Алиса Савицкая: Начнем с пункта «проблематично». До тех пор, пока нам будет «проблематично» подать заявку, у нас не будет нормальной премии. Я считаю, что те институции, которые подают оптом свои проекты, поступают правильно. Я предлагаю брать пример с ММОМА, МАММ, Фонда Владимира Смирнова и Константина Сорокина, которые считают номинирование проектов и художников частью своей профессиональной деятельности. На протяжении десяти лет работы в Арсенале я занималась оформлением заявок на премии. Мне приходилось переписывать за художниками тексты, переводить их на английский язык, обрабатывать фотографии и так далее. У меня никогда не возникало вопроса, зачем я это делаю.

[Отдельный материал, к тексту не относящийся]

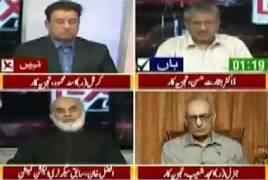 Experts Opinion (Is Govt Controlling Media) – 26th July 2019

Моя работа как куратора — продвигать художников, с которыми я работаю и за деятельностью которых слежу.
Да, институция может занять позицию профессиональной скромности и не подавать собственные кураторские проекты, но при этом никто не мешает номинировать, например, отдельных художников, которые участвовали в этих проектах. Это вопрос общей институциональной ответственности и стратегии подачи заявок: какими принципами мы руководствуемся, что номинируем, а что — нет. Плюс это вопрос ответственности отдельных кураторов, которые работают в институции и следят за процессом. Не может быть какой-то универсальной модели. Важно, чтобы все подавали заявки по максимуму, чтобы картина художественного процесса, которая проецируется через премию, была наиболее полной и объемной.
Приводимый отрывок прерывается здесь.